House debates
Tuesday, 20 March 2012
Questions without Notice
Carbon Pricing
2:24 pm
Ewen Jones (Herbert, Liberal Party) Share this | Link to this | Hansard source
My question is to the Prime Minister. Is the Prime Minister aware that Townsville ratepayers will have to pay an extra $5 million each year because of her carbon tax? I refer the Prime Minister to the comments of the Mayor of Townsville, Les Tyrell: 'Any compensation will fall well short, and councils across Australia may be faced with the dilemma of either pulling back on services or raising rates.' What does the Prime Minister advise the mayor to do: cut services or raise rates?
Julia Gillard (Lalor, Australian Labor Party, Prime Minister) Share this | Link to this | Hansard source
In the first instance, what I would advise the mayor to do is ask the member for Herbert why he voted against the Townsville Ring Road project, which will be funded through the proceeds of the minerals resource rent tax and why he has voted to deny the people of his electorate up to $160 million in extra infrastructure. That is what I would suggest that the local mayor ask the member—
Ewen Jones (Herbert, Liberal Party) Share this | Link to this | Hansard source
Mr Speaker.
The SPEAKER: The honourable the Prime Minister will resume her seat. Any honourable member is entitled to take a point of order. The member for Herbert is seeking my attention for this purpose, and he is now given the call.
Mr Speaker, I rise on a point of order on direct relevance. I do not know what any of this has to do with whether the mayor can raise rates or cut services—one or the other. It is a very simple yes-or-no question. If the Prime Minister cannot answer it she should probably sit down.
The SPEAKER: The honourable member is a new member. I will determine whether the Prime Minister is sat down or not and not the honourable member for Herbert. The Prime Minister will obviously be directly relevant.
Julia Gillard (Lalor, Australian Labor Party, Prime Minister) Share this | Link to this | Hansard source
Once again, I say to the member for Herbert that he has got a lot of explaining to do. The Townsville Ring Road was voted against by the member for Herbert. On the question of carbon pricing, I would advise the local mayor to get the facts about carbon pricing that are available to local councils. Because as well as voting against infrastructure in his electorate the member for Herbert is engaged in the Leader of the Opposition's fear campaign, he would of course have avoided any of the facts. The facts are these: the impact on the cost of living has been modelled by Treasury at 0.7 per cent, people will receive in their hands additional money—pension payments, family payments, tax cuts—and any impact on local councils has been factored into those figures. The member for Herbert should get those facts to his local council.

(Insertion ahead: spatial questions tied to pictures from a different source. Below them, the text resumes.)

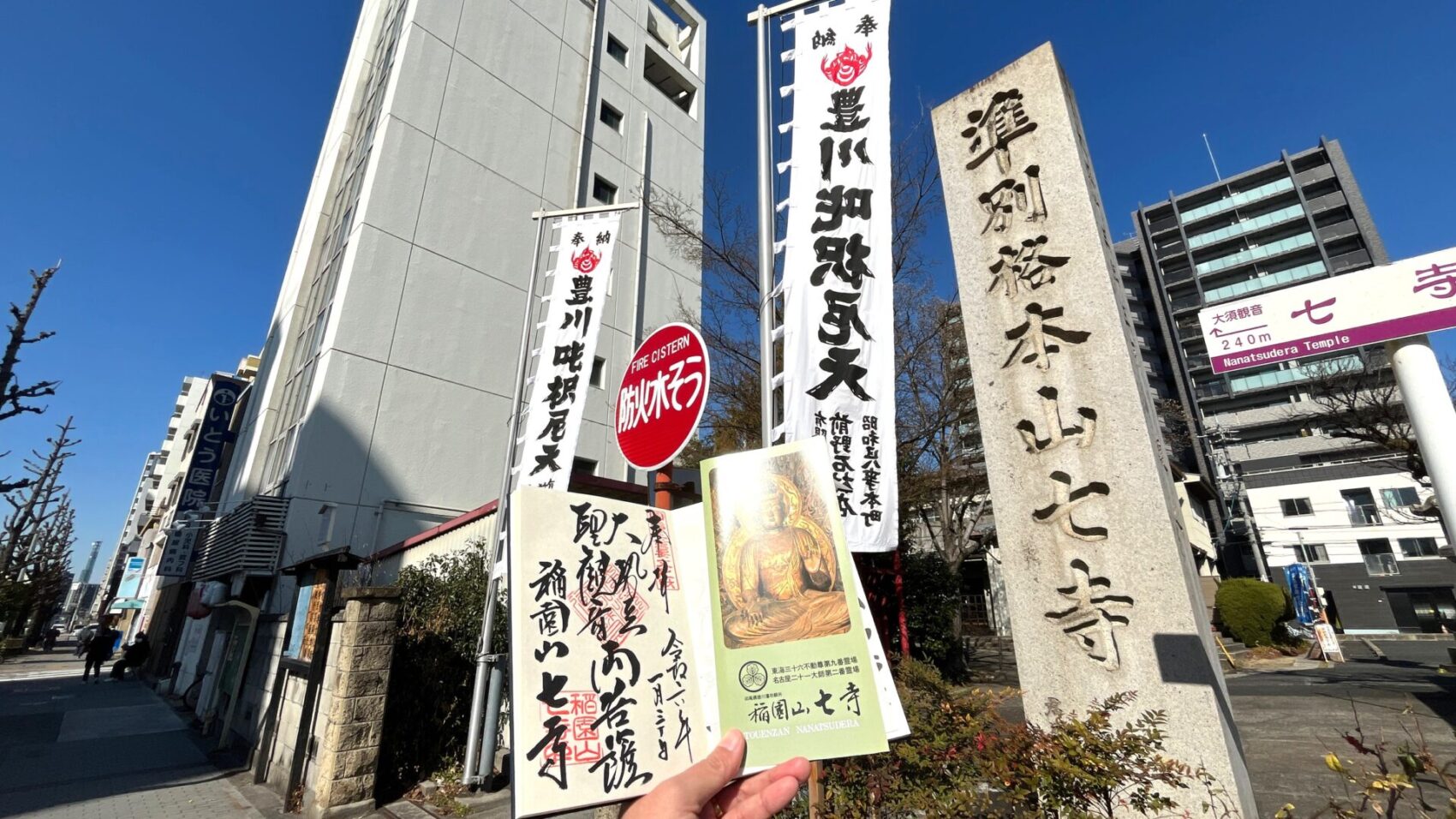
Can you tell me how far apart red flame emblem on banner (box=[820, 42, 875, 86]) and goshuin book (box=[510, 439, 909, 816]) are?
4658 mm

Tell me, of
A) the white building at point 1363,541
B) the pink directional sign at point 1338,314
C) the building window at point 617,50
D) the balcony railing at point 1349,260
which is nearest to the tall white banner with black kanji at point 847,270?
the pink directional sign at point 1338,314

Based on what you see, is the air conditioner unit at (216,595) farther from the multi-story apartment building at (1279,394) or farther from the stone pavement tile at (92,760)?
the multi-story apartment building at (1279,394)

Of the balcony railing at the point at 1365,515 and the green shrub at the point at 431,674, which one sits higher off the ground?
the balcony railing at the point at 1365,515

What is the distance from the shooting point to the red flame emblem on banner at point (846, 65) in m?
5.36

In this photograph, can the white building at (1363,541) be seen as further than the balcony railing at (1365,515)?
No

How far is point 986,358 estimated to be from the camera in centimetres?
585

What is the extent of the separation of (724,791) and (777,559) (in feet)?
2.49

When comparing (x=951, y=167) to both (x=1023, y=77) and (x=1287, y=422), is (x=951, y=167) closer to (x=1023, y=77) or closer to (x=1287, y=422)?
(x=1023, y=77)

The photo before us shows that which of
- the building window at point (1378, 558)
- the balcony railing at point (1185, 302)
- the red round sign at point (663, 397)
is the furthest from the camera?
Answer: the balcony railing at point (1185, 302)

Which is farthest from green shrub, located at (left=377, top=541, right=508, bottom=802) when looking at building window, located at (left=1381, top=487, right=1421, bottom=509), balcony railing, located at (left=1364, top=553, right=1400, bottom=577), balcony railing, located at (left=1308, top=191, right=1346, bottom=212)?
balcony railing, located at (left=1308, top=191, right=1346, bottom=212)

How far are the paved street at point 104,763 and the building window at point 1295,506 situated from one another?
49763mm

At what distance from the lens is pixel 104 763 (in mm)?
9172

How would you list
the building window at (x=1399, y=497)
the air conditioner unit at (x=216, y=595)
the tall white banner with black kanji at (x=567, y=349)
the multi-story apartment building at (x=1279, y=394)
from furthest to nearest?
the multi-story apartment building at (x=1279, y=394) → the building window at (x=1399, y=497) → the air conditioner unit at (x=216, y=595) → the tall white banner with black kanji at (x=567, y=349)

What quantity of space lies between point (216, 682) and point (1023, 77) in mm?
17195
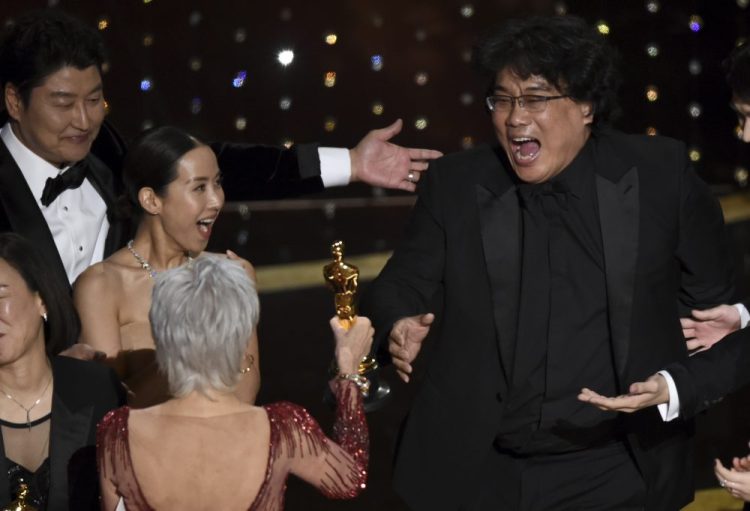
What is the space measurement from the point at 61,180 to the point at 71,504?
106cm

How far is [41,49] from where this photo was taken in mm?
3764

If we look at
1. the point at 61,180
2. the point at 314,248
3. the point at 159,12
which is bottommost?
the point at 314,248

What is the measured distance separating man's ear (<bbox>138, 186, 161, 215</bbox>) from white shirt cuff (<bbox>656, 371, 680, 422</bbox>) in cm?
133

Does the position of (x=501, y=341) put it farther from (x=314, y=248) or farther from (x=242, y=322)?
(x=314, y=248)

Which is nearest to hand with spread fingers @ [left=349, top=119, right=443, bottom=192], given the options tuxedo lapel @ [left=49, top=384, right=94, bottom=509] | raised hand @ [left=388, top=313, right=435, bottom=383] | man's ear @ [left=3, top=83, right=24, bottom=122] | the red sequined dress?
raised hand @ [left=388, top=313, right=435, bottom=383]

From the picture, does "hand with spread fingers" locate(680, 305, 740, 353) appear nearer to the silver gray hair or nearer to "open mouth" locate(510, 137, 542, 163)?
"open mouth" locate(510, 137, 542, 163)

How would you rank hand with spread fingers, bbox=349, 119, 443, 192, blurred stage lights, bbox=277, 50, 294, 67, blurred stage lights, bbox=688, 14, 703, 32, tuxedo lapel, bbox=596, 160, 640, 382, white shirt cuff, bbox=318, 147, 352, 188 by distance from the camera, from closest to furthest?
tuxedo lapel, bbox=596, 160, 640, 382, hand with spread fingers, bbox=349, 119, 443, 192, white shirt cuff, bbox=318, 147, 352, 188, blurred stage lights, bbox=277, 50, 294, 67, blurred stage lights, bbox=688, 14, 703, 32

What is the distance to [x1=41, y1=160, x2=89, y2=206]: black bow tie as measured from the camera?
149 inches

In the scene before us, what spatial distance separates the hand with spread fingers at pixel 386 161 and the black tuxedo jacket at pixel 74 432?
4.01 feet

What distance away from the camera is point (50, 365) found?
3.20 meters

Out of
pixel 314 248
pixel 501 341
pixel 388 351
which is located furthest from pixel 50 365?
pixel 314 248

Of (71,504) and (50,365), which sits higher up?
(50,365)

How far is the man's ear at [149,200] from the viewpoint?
11.6 feet

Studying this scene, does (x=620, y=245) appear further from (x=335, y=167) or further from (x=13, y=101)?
(x=13, y=101)
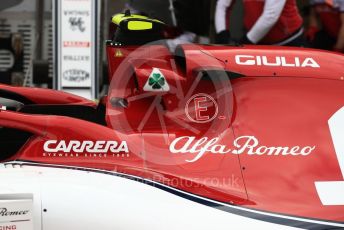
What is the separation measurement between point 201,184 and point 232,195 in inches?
5.0

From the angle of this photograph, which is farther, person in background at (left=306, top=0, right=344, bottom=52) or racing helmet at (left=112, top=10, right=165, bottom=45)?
person in background at (left=306, top=0, right=344, bottom=52)

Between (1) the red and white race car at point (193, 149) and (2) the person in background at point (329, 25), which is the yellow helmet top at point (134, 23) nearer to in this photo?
(1) the red and white race car at point (193, 149)

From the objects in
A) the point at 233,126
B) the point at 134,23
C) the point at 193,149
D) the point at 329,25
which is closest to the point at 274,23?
the point at 329,25

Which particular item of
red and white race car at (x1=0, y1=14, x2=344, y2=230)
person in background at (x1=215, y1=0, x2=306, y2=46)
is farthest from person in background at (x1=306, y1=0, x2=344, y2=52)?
red and white race car at (x1=0, y1=14, x2=344, y2=230)

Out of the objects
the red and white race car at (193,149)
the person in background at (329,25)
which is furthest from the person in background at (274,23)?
the red and white race car at (193,149)

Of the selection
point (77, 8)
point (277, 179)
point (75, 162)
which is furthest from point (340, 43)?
point (75, 162)

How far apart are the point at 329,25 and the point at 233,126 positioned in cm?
294

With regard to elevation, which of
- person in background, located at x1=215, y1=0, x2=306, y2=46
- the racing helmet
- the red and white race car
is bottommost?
the red and white race car

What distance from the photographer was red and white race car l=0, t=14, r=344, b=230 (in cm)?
239

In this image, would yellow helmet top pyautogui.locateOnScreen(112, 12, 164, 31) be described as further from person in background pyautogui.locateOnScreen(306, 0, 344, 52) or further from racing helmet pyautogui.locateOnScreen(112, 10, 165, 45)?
person in background pyautogui.locateOnScreen(306, 0, 344, 52)

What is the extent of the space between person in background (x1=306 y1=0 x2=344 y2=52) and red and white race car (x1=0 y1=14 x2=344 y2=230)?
242 centimetres

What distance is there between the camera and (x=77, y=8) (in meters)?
5.64

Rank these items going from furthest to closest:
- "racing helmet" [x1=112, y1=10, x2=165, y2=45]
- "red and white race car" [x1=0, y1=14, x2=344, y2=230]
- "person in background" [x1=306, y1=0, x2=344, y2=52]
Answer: "person in background" [x1=306, y1=0, x2=344, y2=52]
"racing helmet" [x1=112, y1=10, x2=165, y2=45]
"red and white race car" [x1=0, y1=14, x2=344, y2=230]

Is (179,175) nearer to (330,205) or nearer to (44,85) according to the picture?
(330,205)
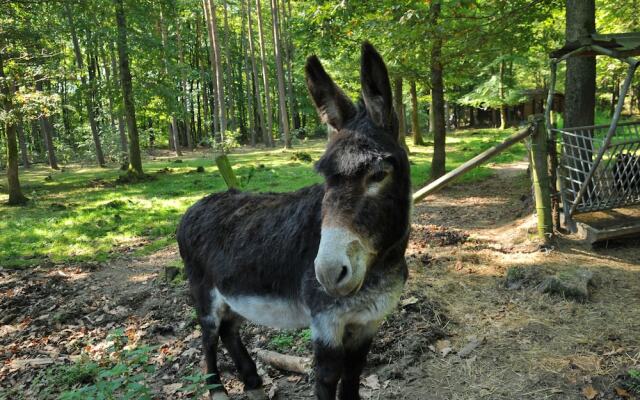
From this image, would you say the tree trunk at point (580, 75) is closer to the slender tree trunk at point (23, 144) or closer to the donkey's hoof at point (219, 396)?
the donkey's hoof at point (219, 396)

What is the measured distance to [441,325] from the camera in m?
4.20

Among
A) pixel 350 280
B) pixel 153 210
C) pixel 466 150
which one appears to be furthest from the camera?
pixel 466 150

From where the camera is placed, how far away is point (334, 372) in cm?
240

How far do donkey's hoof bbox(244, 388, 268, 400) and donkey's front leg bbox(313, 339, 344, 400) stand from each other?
1.14 m

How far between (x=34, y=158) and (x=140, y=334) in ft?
122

When the member for Herbert is thinking about the impact on his community of the needs of our future economy, which includes a clean energy future in which we are sharing the proceeds of the resources boom, he might also like to talk to the local mayor about how to get to a clean energy future in the cheapest possible way—that is, with the government's plan, not the Leader of the Opposition's plan—and he might want to talk to the local mayor about how good it would be for local economic activity if businesses large and small got a tax cut. That is our plan, and the member for Herbert is opposed to it, alongside the Leader of the Opposition. He might also ask the local mayor how he would feel about the ratepayers—working people, people with families, pensioners—receiving extra money, because under our government they will and the Leader of the Opposition wants to rip that money out of their hands.
Townsville is a regional city which has an economy that is going well, and that is fantastic. But economic growth brings pressures for infrastructure and, through the minerals resource rent tax, we are in a position to fund vital infrastructure that the member for Herbert is opposed to, even though the people who live in his constituency will be using it.
2:28 pm
Tony Abbott (Warringah, Liberal Party, Leader of the Opposition) Share this | Link to this | Hansard source
Mr Speaker, my supplementary question is to the Prime Minister. Will the Prime Minister apologise to the ratepayers of Townsville and ratepayers all around Australia for saying before the election, 'There will be no carbon tax under the government I lead' and betraying that promise to save her political skin?
The SPEAKER: The supplementary question is ruled out of order.